Thursday, 16 December 2010

The Waiting Game

It is funny, the whole infertility thing - but not very amusing. In your twenties it never crosses your mind, birth control seeming more relevant. Now it seems to be socially acceptable to chatter about conception tips, vitamins and supplements and even compare notes on consultants.

 I think it is great now that infertility is no longer a taboo subject. However, I still struggled to find sympathy for Mylene Klass when she bemoaned her 18 month wait to conceive. 18 months? The Pickle is 4 and we have never not been trying! I feel a bitch, but fertility and hormones are bound in together, and even if I am pleased that she is now expecting I can't empathise with her wait.
 
I am amazed by the attitudes to it. I was in casualty one long night recently and chatting to a consultant; he was talking about his training and the different jobs he had done. He revealed how the one job he could not do is fertility. He looked at me, saying how unfair it was the people like us struggled to conceive then others had issues over how to control their families - by implication talking about who deserves children. I don't subscribe to that way of thinking, there are no undeserving Mums, just a range of stories from triumph the tragedy about struggling to do our best (or just to cope). But, even then it is still loaded; someone I care about is undergoing IVF for a first child - I find it hard not to consider that maybe she really deserves the luck more than me.

It is certainly, for me, so different second time around. Before the Pickle every period was difficult, another month of hopes dashed. When we finally got to see the consultant I was told to loose weight and then they would see me in a few months time. So I did a major detox and sure enough I got pregnant. Was it the detox? I am not sure, we got more strategic about when we tried, I was taking vitamin supplements and going to a homeopath - so it may have been any of a number of reasons, or just Mother Nature kicking in.
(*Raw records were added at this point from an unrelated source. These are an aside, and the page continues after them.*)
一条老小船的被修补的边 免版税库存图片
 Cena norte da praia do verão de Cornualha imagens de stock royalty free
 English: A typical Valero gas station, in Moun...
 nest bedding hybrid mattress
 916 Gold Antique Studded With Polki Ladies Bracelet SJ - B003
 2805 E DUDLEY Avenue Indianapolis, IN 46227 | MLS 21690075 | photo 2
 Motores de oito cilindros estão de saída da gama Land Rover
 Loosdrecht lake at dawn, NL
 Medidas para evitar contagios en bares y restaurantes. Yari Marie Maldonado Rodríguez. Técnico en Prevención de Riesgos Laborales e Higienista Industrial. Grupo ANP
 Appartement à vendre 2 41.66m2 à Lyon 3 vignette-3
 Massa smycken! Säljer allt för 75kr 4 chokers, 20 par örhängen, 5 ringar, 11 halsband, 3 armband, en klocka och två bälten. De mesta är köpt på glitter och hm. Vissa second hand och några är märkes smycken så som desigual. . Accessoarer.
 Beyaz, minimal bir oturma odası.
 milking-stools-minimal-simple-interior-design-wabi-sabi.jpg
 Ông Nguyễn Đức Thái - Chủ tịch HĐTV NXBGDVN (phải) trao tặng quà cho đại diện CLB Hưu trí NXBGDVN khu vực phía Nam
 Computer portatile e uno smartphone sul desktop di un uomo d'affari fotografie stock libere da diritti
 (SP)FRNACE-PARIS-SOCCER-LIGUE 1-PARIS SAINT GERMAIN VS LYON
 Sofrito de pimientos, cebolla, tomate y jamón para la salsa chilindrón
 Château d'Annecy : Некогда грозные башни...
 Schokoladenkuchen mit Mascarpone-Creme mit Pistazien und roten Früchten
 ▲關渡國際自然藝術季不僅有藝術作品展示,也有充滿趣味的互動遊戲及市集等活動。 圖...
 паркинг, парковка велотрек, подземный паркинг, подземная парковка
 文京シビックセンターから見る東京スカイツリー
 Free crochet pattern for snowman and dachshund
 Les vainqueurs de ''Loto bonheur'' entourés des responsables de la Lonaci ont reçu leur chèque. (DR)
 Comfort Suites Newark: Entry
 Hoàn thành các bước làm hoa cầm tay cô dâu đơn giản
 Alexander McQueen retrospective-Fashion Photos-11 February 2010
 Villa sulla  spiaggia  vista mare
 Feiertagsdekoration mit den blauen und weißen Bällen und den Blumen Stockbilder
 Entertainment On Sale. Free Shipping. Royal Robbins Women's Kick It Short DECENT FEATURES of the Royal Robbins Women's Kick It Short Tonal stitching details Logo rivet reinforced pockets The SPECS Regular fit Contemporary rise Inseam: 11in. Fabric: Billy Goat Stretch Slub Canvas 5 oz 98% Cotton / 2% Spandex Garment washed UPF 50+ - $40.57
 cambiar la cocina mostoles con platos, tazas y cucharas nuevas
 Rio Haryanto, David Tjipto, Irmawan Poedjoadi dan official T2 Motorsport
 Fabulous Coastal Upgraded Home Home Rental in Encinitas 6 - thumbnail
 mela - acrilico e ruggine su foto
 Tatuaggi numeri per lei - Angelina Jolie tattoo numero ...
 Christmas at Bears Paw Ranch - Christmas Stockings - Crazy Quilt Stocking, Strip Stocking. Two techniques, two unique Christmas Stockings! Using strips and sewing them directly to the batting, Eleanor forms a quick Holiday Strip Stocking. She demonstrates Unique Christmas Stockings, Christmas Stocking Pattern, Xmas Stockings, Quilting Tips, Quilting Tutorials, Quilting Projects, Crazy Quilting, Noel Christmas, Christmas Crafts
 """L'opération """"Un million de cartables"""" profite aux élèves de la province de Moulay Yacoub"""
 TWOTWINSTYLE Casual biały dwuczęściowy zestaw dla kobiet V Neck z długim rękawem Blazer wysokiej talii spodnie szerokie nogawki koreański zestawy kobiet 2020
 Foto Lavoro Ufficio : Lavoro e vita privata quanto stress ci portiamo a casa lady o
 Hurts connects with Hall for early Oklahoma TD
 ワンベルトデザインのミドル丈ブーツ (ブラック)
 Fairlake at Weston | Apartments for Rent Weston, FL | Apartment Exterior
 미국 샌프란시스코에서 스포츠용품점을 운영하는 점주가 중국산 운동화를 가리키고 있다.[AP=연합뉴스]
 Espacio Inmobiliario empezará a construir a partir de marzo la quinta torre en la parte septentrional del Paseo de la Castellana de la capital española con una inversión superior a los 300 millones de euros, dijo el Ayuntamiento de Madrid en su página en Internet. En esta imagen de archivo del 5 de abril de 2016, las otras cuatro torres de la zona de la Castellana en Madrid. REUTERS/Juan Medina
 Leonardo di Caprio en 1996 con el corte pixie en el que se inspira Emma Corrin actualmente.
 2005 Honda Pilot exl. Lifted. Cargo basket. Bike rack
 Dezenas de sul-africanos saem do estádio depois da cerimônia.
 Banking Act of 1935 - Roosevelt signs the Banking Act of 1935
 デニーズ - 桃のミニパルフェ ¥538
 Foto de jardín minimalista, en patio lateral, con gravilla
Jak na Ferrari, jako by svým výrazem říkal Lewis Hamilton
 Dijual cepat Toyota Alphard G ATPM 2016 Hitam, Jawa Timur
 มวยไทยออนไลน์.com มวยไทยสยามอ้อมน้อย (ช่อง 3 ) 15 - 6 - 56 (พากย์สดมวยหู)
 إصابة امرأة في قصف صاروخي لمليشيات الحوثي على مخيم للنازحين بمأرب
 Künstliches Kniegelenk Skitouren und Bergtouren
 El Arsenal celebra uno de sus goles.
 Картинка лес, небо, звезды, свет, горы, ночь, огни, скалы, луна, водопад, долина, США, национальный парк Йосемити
This time around I have found the detox more difficult, in fact my effort could be described as best as half hearted. When I last checked, many months ago, I was at the same weight as when the Pickle was conceived. I have given up caffeine and since being a Mum my drinking is not what it used to be. It is only recently when the medical intervention has really started that I have got religious about my folic acid.

So where are we now? Mildly hopeless but hopeful (I don't think think that is an oxymoron or a Jane Austen title 'Sense and Sensibility'/'Pride and Prejudice/'Hopeless but Hopeful'?). The medical intervention? That is a story for another day. 

Wednesday, 1 December 2010

Dear Father Christmas

What should I do? I just had a horrible conversation with my Big Bruv and I am in pieces. You see, Big Bruv has been a rock for me, as my relationship with the Mumster has floundered, when I suffered miscarriages and when life has seemed cruel you have always been there. He offered us whatever support we needed when my FiL died, so why now is he laying down the law?

It is all about where we spend Christmas. My family verses the in-laws.

There has always been something magical about being at 'home' with you over Christmas. The house holds a lifetime of special memories drenched in tradition. Each year barely deviating from the minute by minute agenda set at birth, the the walls all echoing to the sound of past Christmases. Just coming through the doors and smelling the two large Christmas trees transports me back to the time when Christmas was the focal point of the year, when cynicism had not set in, and when Christmas was just uncomplicated joy. But this year, things are not so simple - and now that I have my own family is your house still really my home?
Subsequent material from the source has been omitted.